_Instructions for the task_
Set each entry down verbatim, omitting images.

_Material for the task_
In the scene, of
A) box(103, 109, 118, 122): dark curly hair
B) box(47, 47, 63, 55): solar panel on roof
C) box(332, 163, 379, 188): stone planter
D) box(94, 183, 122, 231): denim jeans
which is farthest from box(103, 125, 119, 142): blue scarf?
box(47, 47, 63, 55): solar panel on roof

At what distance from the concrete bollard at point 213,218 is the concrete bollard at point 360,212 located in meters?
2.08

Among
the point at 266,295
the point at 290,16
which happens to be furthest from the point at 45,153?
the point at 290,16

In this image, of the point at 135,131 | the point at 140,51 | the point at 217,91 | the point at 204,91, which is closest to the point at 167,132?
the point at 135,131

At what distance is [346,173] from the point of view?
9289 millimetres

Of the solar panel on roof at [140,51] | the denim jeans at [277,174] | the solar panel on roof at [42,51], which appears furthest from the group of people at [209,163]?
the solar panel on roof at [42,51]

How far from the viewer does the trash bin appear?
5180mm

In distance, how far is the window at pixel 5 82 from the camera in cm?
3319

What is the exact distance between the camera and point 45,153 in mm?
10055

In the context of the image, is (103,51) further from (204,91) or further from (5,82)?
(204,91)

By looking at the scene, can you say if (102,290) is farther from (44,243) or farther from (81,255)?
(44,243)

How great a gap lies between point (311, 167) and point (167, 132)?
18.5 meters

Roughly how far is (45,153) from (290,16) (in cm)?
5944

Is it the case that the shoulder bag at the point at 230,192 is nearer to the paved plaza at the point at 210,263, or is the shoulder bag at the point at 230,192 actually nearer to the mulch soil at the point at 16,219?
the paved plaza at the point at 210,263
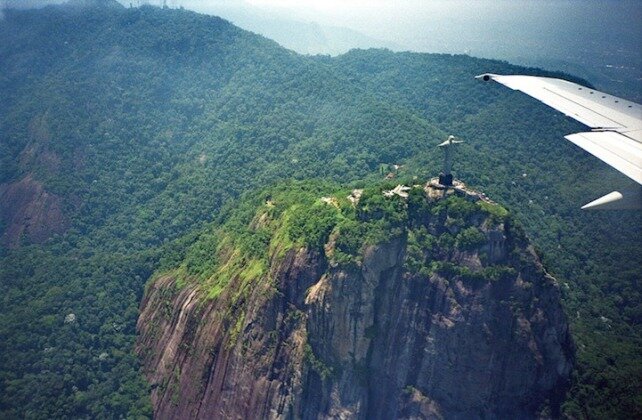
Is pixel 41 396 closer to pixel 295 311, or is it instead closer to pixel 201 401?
pixel 201 401

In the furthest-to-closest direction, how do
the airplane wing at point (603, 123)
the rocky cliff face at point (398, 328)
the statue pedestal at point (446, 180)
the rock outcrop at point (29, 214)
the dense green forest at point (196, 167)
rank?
the rock outcrop at point (29, 214), the dense green forest at point (196, 167), the statue pedestal at point (446, 180), the rocky cliff face at point (398, 328), the airplane wing at point (603, 123)

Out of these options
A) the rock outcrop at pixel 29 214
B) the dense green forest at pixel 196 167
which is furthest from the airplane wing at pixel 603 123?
the rock outcrop at pixel 29 214

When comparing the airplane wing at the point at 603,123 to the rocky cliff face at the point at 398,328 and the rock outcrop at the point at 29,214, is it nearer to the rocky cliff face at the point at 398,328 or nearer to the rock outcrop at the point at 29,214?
the rocky cliff face at the point at 398,328

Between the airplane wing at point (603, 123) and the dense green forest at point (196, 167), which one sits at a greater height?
the airplane wing at point (603, 123)

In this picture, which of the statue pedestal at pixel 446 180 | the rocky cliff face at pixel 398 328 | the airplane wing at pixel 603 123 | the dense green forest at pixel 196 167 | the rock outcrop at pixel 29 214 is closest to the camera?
the airplane wing at pixel 603 123

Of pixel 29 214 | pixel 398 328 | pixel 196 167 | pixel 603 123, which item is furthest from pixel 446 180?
pixel 29 214

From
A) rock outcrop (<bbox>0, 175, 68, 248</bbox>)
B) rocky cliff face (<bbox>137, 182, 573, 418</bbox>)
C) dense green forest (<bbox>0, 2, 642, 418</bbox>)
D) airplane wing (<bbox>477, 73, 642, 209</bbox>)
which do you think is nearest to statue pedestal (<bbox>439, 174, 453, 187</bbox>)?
rocky cliff face (<bbox>137, 182, 573, 418</bbox>)

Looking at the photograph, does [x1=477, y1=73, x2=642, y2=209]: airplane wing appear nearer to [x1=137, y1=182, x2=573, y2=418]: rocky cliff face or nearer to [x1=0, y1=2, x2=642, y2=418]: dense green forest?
[x1=137, y1=182, x2=573, y2=418]: rocky cliff face
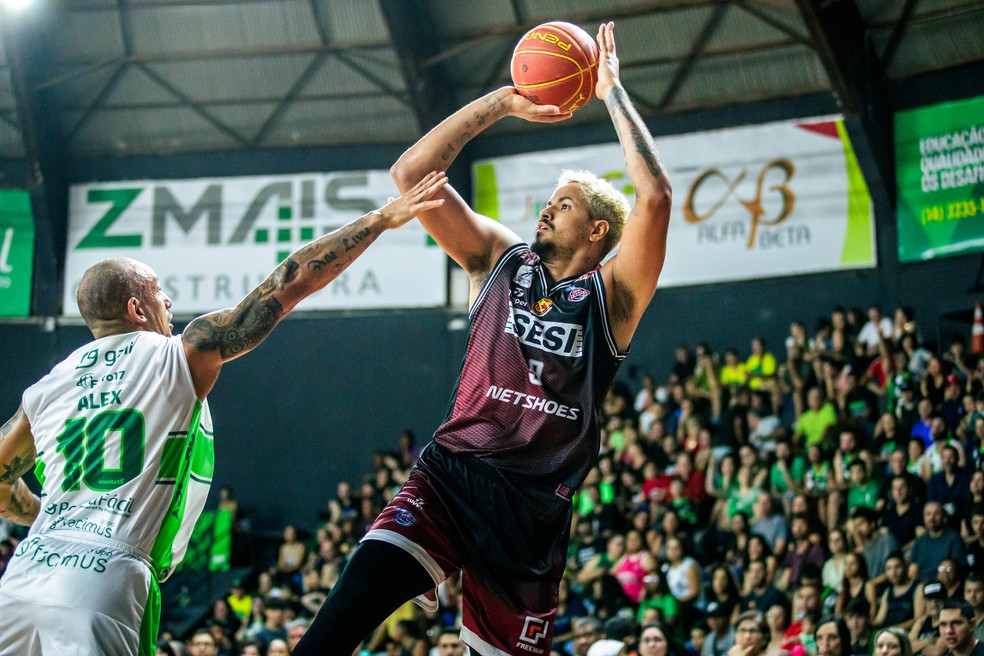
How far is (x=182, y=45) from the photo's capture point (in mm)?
19578

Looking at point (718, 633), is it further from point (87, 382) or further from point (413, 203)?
point (87, 382)

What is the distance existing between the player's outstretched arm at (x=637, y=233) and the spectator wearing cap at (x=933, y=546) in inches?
256

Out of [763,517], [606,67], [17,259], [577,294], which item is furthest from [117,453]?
[17,259]

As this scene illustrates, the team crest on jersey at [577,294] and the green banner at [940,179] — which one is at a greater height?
the green banner at [940,179]

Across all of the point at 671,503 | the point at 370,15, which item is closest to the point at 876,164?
the point at 671,503

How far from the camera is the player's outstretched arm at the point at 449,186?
5359mm

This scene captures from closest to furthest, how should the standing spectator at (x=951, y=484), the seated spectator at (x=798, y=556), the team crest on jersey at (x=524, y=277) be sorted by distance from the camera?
the team crest on jersey at (x=524, y=277), the seated spectator at (x=798, y=556), the standing spectator at (x=951, y=484)

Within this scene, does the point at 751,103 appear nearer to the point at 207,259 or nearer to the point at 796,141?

_Answer below_
In the scene, of
A) box(103, 109, 118, 122): dark curly hair
B) box(47, 47, 63, 55): solar panel on roof
C) box(332, 163, 379, 188): stone planter
D) box(94, 183, 122, 231): denim jeans
which is farthest from box(103, 125, 119, 142): blue scarf?
box(47, 47, 63, 55): solar panel on roof

At what distance from the concrete bollard at point 213,218 is the concrete bollard at point 360,212 located in meters?
2.08

Among
the point at 266,295
the point at 290,16
which happens to be furthest from the point at 45,153?
the point at 290,16

In this image, of the point at 135,131 | the point at 140,51 | the point at 217,91 | the point at 204,91, which is closest to the point at 167,132?
the point at 135,131

At what distance is [346,173] from the point of view?
9289 millimetres

Of the solar panel on roof at [140,51] | the denim jeans at [277,174] | the solar panel on roof at [42,51], which appears furthest from the group of people at [209,163]?
the solar panel on roof at [42,51]

How far from the viewer does the trash bin appear?
5180mm

In distance, how far is the window at pixel 5 82 from the camera in cm?
3319

What is the exact distance between the camera and point 45,153 in mm?
10055

In the context of the image, is (103,51) further from (204,91) or further from (5,82)?
(204,91)

By looking at the scene, can you say if (102,290) is farther from (44,243) or farther from (81,255)?
(44,243)

How great a gap lies between point (311, 167) and point (167, 132)?
18.5 meters

Roughly how far is (45,153) from (290,16) (in cm)?
5944

Is it the case that the shoulder bag at the point at 230,192 is nearer to the paved plaza at the point at 210,263, or is the shoulder bag at the point at 230,192 actually nearer to the mulch soil at the point at 16,219?
the paved plaza at the point at 210,263
Is pixel 41 396 closer to pixel 295 311, or is it instead closer to pixel 201 401?
pixel 201 401

In the furthest-to-closest direction, how do
the airplane wing at point (603, 123)
the rocky cliff face at point (398, 328)
the statue pedestal at point (446, 180)
the rock outcrop at point (29, 214)
the dense green forest at point (196, 167)
rank?
the rock outcrop at point (29, 214), the dense green forest at point (196, 167), the statue pedestal at point (446, 180), the rocky cliff face at point (398, 328), the airplane wing at point (603, 123)

Out of these options
A) the rock outcrop at pixel 29 214
B) the dense green forest at pixel 196 167
which is furthest from the airplane wing at pixel 603 123?
the rock outcrop at pixel 29 214

When comparing the airplane wing at the point at 603,123 to the rocky cliff face at the point at 398,328 and the rock outcrop at the point at 29,214, is it nearer to the rocky cliff face at the point at 398,328 or nearer to the rock outcrop at the point at 29,214?
the rocky cliff face at the point at 398,328

Between the airplane wing at point (603, 123) and the dense green forest at point (196, 167), which one sits at a greater height?
the airplane wing at point (603, 123)

In this picture, which of the statue pedestal at pixel 446 180 | the rocky cliff face at pixel 398 328 | the airplane wing at pixel 603 123 | the dense green forest at pixel 196 167 | the rock outcrop at pixel 29 214 is closest to the camera?
the airplane wing at pixel 603 123

Of pixel 29 214 | pixel 398 328 | pixel 196 167 | pixel 603 123, which item is furthest from pixel 446 180?
pixel 29 214

From
A) rock outcrop (<bbox>0, 175, 68, 248</bbox>)
B) rocky cliff face (<bbox>137, 182, 573, 418</bbox>)
C) dense green forest (<bbox>0, 2, 642, 418</bbox>)
D) airplane wing (<bbox>477, 73, 642, 209</bbox>)
which do you think is nearest to statue pedestal (<bbox>439, 174, 453, 187</bbox>)?
rocky cliff face (<bbox>137, 182, 573, 418</bbox>)

Looking at the photograph, does [x1=477, y1=73, x2=642, y2=209]: airplane wing appear nearer to [x1=137, y1=182, x2=573, y2=418]: rocky cliff face or nearer to [x1=0, y1=2, x2=642, y2=418]: dense green forest?
[x1=137, y1=182, x2=573, y2=418]: rocky cliff face
How far is (x=182, y=45) from the photo's capture point (in mm)?
19578

Looking at point (718, 633), is it further from point (87, 382) or further from point (413, 203)?
point (87, 382)

What is the distance existing between the player's outstretched arm at (x=637, y=233) and the spectator wearing cap at (x=933, y=546) in inches?
256

Out of [763,517], [606,67], [17,259], [577,294], which item is furthest from [117,453]?
[17,259]

As this scene illustrates, the team crest on jersey at [577,294] and the green banner at [940,179] — which one is at a greater height?
the green banner at [940,179]

Across all of the point at 671,503 | the point at 370,15, which item is closest to the point at 876,164?
the point at 671,503

How far from the camera is the player's outstretched arm at the point at 449,186?
5359mm

This scene captures from closest to furthest, how should the standing spectator at (x=951, y=484), the seated spectator at (x=798, y=556), the team crest on jersey at (x=524, y=277) be sorted by distance from the camera?
the team crest on jersey at (x=524, y=277), the seated spectator at (x=798, y=556), the standing spectator at (x=951, y=484)

Within this scene, does the point at 751,103 appear nearer to the point at 207,259 or nearer to the point at 796,141?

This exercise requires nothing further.